I get to do this about once a decade. The last time it happened, we lived in an apartment literally behind an ambulance station. The roommate in question had been so sick she was unable to keep anything down, including water, for two days, which she had not bothered to tell us. I stole her shoes while she was on the floor and hurled them back into the bowels of the apartment so she couldn't be a dumbass and try to go to work like that, phoned her boss to tell him that she'd passed out on the bathroom floor so he wouldn't let her go to work like that, and told her that if she didn't gather her shit and call her sister to take her to the ER I was going to hover over her until she lost consciousness again, at which point I would go next door and summon the paramedics in person.

I've now been apologized to by Short Housemate, Tall Housemate, and a related third party who was on the phone with them from a different state at the time, who all told me I did the right thing. Yes, I know, that's why I did it. I would like Short Housemate to be alive to be pissed at me later. The fact that this was the correct thing to do was confirmed by the way the EMTs refused to leave our living room until either Short Housemate could breathe well enough to talk to the attending on the phone, or they agreed to ride in the whoo-whoo wagon to the actual hospital, where they could be given the really good drugs under supervision.

This evening I got to make a three-hour round trip out to Lowell to pick up yet more rats. People keep contacting Short Housemate to take rats who need new homes, and they are terrible at saying no. This set belonged to a lady who was incredibly flaky about getting them to us, and also owned a snake so was probably not so big on #ratlivesmatter, if you catch my drift. She ghosted us twice before I said I would just goddamn go up to Lowell on the train and get them from her. 

Lowell, MA, was a lovely town about 100 years ago, and hasn't quite caught up since. It's at the end of the commuter rail line, so that was a nice 45 minute ride that I got to spend staring out the window, because the car wifi wasn't working and my tablet was running out of battery. She said the rats were skittish so I was prepared for biting, but no; she just didn't know anything about rats. They were wiggly and zoomy, but it took me all of two minutes to scoop them out of the shoebox she had them in and plop them into the cat carrier I brought.

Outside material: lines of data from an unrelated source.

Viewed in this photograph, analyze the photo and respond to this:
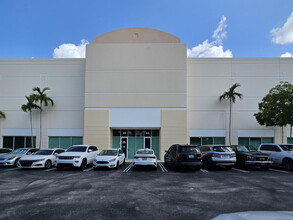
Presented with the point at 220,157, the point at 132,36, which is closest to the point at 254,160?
the point at 220,157

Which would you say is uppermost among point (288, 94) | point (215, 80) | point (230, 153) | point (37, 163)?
point (215, 80)

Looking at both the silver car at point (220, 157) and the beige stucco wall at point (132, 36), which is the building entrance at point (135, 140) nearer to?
the silver car at point (220, 157)

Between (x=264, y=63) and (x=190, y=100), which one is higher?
(x=264, y=63)

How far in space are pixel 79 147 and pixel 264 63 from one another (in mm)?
20733

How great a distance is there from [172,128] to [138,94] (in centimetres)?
480

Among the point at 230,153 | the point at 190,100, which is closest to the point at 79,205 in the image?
the point at 230,153

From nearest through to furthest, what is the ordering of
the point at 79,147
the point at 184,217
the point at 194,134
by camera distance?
the point at 184,217 → the point at 79,147 → the point at 194,134

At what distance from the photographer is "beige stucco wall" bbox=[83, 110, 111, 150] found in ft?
67.7

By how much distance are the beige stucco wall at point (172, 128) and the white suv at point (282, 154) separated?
25.2 feet

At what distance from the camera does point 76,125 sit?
875 inches

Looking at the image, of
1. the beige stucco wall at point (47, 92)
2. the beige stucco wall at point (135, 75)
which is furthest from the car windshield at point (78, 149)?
the beige stucco wall at point (47, 92)

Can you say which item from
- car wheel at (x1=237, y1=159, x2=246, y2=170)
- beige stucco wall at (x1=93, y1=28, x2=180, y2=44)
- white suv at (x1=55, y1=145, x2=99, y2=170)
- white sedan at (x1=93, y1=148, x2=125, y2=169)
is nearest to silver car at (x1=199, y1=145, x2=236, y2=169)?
car wheel at (x1=237, y1=159, x2=246, y2=170)

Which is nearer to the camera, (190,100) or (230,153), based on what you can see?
(230,153)

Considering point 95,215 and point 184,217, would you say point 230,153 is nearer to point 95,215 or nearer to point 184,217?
point 184,217
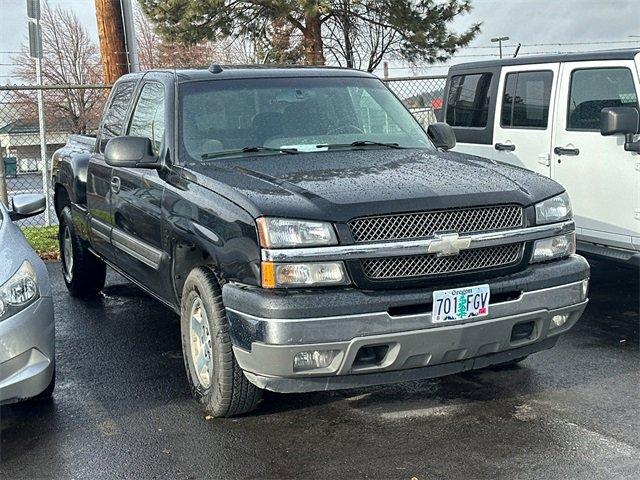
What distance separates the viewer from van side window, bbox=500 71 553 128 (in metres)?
7.12

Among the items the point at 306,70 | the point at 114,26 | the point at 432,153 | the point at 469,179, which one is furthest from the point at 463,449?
the point at 114,26

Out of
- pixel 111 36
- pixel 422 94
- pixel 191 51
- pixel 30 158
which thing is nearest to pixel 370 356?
pixel 111 36

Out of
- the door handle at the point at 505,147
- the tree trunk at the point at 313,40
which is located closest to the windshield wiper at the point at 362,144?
the door handle at the point at 505,147

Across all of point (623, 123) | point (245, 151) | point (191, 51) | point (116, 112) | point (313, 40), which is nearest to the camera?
point (245, 151)

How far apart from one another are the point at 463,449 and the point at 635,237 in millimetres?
3059

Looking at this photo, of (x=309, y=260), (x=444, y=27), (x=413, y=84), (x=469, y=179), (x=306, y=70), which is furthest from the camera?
(x=444, y=27)

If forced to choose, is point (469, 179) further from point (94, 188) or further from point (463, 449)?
point (94, 188)

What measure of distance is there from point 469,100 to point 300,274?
4.91 metres

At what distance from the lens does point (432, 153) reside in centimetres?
510

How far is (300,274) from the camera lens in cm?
379

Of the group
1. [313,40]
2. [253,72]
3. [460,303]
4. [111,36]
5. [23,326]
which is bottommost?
[23,326]

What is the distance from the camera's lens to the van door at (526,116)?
7055 mm

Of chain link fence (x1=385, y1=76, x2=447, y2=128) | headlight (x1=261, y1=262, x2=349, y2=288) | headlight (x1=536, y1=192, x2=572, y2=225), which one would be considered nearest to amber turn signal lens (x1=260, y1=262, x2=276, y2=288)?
headlight (x1=261, y1=262, x2=349, y2=288)

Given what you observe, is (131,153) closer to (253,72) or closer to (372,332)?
(253,72)
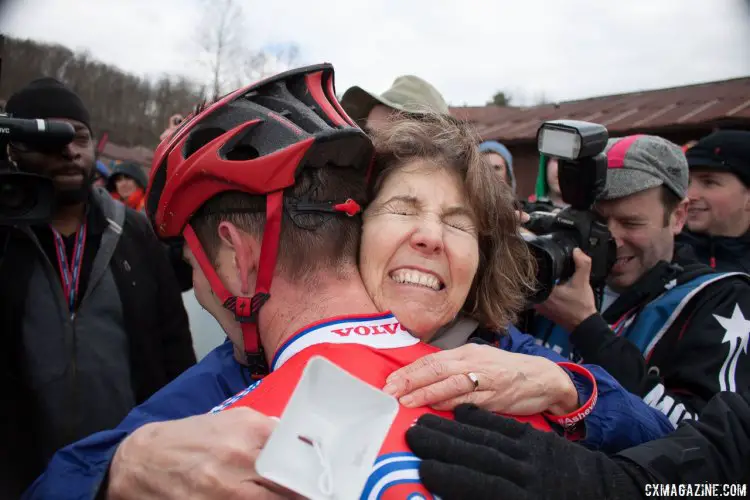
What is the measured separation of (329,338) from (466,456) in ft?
1.32

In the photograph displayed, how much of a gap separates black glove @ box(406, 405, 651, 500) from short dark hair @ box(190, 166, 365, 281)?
1.75ft

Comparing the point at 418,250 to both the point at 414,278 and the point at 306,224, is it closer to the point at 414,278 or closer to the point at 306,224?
the point at 414,278

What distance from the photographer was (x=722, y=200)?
136 inches

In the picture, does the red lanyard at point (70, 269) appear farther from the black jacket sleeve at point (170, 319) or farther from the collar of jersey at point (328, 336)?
the collar of jersey at point (328, 336)

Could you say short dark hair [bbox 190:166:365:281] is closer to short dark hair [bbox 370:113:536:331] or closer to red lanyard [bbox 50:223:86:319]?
short dark hair [bbox 370:113:536:331]

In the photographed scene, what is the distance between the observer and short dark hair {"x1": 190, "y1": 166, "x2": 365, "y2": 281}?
4.85ft

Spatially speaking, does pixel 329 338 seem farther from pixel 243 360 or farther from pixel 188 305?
pixel 188 305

Then I got right back on the same train I'd just gotten off of to get back into Boston, where the conductor saved me from having to buy a return ticket by not giving two shits, which is frequently the case. 

[The commuter rail out here could be accurately described as "laissez-fare". The conductors tend to only check passes in the direction the regular commuters are going (in my case, from Boston to Lowell at 5 o'clock on a Friday) and otherwise just sort of walk through the car making sure you're not setting the seats on fire or trying to transport cattle to a flag stop or whatever. If you're traveling from one stop outside of the central zone in Boston to the next stop outside of Boston, they will be annoyed if you actually stop them and attempt to buy a ticket.]

The two rats are much younger than she thought they were. She said six months; they look more like 4-ish, and sort of small for that. My guess is that they were fed nothing but plain lab block, which is okay for them, but does not result in the sort of squashy chonks that my rats generally are. We promptly fed them scrambled eggs and peas, which they devoured. The boy is mine and is named Tseng, because I have a theme here; the girl belongs to Short Housemate and, as she has been living in a cage with the boy(!?!?!?) is predictably already pregnant.